Our lives were rooted in the city.  Our older child, Hans, attended the Browning School and Heidi, our daughter, was at Miss Hewitt’s.  On winter weekends we skied in Vermont.  Summers were spent in Long Pond, Massachusetts.

But, unbeknownst to us, things were about to change.  Early in 1968, our partner in Daly’s, George Cothran, was looking for “an acre”¬Ě of land and a barn where he could exercise his green thumb.  We came along for the ride one day and saw a vacant pre-Civil War dairy farm.  The strong European character of the barnyard immediately drew us in.  Although two silos were still sturdy, this farm looked almost ramshackle, so we left.  But we couldn’t forget that barnyard.  Two days later, we bought it with George to fix it up and rent it out.  As an investment.

After that, on Fridays we took off for New Milford, Connecticut, with paintbrushes and scrapers in hand, and began fixing up the old main house.  We found helpful, good neighbors: a carpenter, an electrician, and a plumber.  In a short time, the place became livable and we found our very first summer tenant, Ali MacGraw.

Meanwhile, George dug, planted, and transplanted, bringing in trees from all over the state (most of them only four to five inches tall).  He discovered endless amounts of hosta, which he separated and used to fill space after space here and there.  He planted beans, peas, tomatoes, corn, cabbage, kohlrabi, greens, and okra.  And for Daly’s Dandelion, he planted hundreds of yellow flowers.  By the time our summer tenant showed up, none of us wanted to leave.  But a deal’s a deal: we left the gardens, the house, the barnyard, and the trees and counted the days until we would be back.

Throughout the summer we came back often and stayed in the tenant farmer’s house, now Hunt Hill Cottage.  We harvested the beans and vegetables and brought back flowers to Daly’s.  By then, Ruth had endless ideas about what to do with the houses and barns - too many ideas for George, so he sold us his share.

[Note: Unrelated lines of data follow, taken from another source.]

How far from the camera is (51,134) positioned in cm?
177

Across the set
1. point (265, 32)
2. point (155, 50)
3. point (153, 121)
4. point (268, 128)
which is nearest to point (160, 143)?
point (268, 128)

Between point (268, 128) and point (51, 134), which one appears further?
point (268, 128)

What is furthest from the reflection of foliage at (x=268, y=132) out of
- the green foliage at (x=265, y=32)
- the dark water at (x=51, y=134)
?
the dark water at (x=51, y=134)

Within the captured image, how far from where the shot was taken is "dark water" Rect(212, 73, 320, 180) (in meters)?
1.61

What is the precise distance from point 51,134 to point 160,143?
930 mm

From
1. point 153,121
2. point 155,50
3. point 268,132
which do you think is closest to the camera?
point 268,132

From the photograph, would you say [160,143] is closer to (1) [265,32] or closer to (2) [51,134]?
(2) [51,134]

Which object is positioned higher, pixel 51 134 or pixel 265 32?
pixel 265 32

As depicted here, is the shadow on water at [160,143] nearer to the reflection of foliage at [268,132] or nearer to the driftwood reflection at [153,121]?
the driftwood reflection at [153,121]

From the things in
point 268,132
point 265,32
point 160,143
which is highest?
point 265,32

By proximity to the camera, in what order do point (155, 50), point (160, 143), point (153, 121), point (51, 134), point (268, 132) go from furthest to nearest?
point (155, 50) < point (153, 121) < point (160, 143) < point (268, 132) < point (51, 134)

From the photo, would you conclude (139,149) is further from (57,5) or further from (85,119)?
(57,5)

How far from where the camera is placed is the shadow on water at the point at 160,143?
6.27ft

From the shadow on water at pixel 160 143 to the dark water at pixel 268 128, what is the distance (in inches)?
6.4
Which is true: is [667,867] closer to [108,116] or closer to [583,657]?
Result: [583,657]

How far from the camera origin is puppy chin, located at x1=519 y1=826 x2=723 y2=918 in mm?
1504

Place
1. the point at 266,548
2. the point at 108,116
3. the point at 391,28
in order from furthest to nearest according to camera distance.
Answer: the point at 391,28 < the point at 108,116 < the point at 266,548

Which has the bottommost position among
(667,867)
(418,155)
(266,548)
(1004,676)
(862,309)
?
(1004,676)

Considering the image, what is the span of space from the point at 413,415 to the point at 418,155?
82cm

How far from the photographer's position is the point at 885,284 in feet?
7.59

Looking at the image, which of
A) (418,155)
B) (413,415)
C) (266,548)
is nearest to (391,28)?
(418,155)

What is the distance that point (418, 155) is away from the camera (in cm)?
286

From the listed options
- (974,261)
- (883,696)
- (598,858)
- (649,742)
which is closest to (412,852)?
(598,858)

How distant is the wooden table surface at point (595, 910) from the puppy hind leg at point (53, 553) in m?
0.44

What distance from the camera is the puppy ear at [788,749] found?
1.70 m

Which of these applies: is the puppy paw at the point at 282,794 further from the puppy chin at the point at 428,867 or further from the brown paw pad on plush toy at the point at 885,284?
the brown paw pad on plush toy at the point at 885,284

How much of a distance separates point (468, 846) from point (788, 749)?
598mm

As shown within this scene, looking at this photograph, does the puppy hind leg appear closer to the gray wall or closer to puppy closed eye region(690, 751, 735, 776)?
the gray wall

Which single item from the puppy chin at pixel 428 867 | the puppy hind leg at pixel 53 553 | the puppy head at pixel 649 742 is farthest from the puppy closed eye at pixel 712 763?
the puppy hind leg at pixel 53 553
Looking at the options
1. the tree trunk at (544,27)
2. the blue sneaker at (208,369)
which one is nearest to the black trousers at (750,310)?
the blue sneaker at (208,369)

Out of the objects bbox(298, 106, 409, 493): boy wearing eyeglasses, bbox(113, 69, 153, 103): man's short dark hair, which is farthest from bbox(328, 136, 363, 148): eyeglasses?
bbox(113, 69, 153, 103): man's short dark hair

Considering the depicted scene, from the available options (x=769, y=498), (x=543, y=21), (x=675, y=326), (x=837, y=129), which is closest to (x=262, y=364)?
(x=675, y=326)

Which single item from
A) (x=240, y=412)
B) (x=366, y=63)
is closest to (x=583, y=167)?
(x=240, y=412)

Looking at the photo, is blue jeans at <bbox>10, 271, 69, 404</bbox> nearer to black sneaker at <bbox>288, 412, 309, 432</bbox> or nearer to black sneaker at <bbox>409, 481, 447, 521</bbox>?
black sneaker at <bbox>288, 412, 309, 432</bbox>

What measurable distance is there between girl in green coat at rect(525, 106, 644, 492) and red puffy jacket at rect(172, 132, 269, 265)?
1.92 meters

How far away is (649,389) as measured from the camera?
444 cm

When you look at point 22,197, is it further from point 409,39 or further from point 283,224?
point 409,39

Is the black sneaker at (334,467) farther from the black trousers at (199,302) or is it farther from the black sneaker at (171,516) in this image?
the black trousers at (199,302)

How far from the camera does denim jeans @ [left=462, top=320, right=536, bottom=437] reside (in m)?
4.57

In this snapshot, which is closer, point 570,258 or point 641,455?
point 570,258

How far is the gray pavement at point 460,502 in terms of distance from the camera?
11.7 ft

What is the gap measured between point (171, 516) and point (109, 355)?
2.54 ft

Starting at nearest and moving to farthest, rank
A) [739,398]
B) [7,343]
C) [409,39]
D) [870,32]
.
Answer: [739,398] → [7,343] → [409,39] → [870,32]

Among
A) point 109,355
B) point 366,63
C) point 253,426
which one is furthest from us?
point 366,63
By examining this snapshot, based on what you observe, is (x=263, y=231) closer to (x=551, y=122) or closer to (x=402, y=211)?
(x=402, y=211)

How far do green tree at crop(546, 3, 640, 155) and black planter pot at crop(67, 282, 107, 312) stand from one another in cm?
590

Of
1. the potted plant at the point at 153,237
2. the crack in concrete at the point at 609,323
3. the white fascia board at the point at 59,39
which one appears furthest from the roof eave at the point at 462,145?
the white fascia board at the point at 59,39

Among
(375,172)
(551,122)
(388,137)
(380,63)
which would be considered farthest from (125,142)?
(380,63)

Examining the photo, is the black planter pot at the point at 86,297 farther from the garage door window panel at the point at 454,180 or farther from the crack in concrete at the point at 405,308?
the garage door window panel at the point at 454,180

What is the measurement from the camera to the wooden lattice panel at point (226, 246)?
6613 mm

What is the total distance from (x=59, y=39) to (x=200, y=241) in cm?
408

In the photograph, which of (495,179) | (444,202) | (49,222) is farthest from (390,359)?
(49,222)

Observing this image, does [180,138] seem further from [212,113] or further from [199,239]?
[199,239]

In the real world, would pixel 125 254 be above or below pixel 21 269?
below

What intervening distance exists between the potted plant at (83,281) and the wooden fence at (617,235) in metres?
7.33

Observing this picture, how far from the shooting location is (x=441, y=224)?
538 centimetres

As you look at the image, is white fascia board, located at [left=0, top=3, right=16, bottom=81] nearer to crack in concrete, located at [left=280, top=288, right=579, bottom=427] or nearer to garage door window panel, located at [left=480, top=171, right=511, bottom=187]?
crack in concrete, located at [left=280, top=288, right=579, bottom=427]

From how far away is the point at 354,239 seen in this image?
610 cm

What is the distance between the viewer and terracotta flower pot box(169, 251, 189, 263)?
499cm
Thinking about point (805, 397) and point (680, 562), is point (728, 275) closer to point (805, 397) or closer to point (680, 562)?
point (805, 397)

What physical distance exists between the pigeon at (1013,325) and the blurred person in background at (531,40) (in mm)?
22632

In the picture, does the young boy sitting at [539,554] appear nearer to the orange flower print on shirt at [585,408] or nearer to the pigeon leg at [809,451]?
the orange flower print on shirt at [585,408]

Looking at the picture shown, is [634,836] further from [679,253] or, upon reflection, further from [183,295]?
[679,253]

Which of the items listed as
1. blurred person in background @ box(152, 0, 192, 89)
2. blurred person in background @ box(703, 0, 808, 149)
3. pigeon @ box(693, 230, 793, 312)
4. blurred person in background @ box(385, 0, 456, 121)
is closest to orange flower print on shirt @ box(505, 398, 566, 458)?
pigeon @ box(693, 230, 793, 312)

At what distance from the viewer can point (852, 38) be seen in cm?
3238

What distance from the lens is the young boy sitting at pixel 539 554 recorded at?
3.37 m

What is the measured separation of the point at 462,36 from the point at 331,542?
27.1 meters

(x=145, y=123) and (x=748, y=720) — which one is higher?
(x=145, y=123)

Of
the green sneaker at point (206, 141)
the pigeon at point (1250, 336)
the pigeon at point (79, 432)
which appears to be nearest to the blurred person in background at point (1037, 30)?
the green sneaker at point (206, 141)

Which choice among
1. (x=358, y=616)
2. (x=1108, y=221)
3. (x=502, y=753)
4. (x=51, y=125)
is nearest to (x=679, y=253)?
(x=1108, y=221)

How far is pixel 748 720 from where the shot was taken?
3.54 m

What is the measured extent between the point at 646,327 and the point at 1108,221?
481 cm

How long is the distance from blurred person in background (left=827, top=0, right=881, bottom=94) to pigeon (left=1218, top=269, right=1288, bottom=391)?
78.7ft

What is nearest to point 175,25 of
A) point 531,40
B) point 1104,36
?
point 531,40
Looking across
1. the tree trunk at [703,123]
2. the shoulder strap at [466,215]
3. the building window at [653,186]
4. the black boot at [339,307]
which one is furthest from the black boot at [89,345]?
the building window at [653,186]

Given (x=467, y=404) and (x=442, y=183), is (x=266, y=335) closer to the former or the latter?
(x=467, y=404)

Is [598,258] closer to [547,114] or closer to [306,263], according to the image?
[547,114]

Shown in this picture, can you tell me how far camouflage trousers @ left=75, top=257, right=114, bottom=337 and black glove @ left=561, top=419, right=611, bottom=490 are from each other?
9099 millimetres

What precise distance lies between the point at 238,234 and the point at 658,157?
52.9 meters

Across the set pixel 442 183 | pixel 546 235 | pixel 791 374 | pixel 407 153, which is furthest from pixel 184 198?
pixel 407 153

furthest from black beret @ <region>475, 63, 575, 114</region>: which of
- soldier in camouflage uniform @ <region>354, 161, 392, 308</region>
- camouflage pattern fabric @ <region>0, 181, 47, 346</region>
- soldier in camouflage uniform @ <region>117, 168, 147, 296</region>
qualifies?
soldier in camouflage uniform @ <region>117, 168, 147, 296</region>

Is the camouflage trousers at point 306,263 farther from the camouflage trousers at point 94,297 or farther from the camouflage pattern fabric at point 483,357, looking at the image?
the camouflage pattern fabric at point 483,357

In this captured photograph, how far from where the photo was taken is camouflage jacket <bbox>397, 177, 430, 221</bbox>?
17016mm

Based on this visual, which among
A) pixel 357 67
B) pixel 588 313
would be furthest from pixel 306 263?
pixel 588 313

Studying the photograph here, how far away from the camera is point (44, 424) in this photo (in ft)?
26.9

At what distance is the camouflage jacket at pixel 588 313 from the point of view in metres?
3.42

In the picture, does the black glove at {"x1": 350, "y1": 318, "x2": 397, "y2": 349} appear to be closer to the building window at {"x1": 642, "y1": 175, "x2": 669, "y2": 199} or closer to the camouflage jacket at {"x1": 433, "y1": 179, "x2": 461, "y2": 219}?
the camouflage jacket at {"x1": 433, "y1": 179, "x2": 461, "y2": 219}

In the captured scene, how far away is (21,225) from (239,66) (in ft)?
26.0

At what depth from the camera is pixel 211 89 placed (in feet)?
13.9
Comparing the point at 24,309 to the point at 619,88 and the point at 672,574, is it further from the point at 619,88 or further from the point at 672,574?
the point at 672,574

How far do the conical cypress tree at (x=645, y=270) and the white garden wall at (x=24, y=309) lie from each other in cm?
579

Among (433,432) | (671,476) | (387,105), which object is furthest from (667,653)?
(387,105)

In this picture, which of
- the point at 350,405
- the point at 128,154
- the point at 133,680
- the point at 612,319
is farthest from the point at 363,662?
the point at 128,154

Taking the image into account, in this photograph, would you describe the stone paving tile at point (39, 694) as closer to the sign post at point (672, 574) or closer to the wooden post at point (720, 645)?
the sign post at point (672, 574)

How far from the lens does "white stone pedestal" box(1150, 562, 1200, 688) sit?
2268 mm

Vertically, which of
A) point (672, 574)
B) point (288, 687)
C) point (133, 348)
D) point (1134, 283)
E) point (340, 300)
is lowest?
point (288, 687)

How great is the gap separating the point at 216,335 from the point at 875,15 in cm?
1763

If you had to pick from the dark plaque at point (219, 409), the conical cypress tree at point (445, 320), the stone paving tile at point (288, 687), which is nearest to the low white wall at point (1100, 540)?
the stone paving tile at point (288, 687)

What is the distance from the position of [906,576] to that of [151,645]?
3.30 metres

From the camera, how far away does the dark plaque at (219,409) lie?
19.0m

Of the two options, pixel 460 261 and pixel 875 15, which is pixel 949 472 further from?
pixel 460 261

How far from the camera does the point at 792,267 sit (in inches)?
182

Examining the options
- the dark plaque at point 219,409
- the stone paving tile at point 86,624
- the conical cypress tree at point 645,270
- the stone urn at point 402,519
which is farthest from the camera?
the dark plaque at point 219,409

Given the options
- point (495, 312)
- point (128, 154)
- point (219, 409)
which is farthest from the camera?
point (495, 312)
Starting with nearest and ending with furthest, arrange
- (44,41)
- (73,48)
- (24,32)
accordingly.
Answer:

In the fall, we both loved strolling down the road to the neighbor’s huge red barn, where more than forty cows resided.  We loved the sounds, the smells, the fresh milk, the newborn calves and barn cats.  Those neighbors, the Bostwick family, would eventually give up farming and sell us part of their farm and the huge red barn we loved so much.  We call it the 1836 Barn and it’s now where we live.  By 1971, the old heifer barn had become Skitch’s studio.  By 1972, we had renovated the main section of the barn and, with an old friend, Louise King, we opened a cookware store in it and called it The Silo.  The stables of the barn then became the cooking school and the hayloft an art gallery.

Meanwhile, we were also busy restaurateurs elsewhere.  During these same three years, we restored an old rum warehouse in St. Thomas, which became The Wooden Horse.  We also bought The Bird & Bottle restaurant, an eighteenth century carriage stop in Garrison, New York, and were deep into plans to open another Daly’s - Daly’s Daffodil.
We made the rounds of all our concerns during the week and couldn’t wait to land back at the farm on weekends.  Gradually, we became more and more involved in the town of New Milford and soon grew into being at the farm more often that not.  So, in 1972, we gave up our city address and made Hunt Hill Farm, New Milford, Connecticut, our home.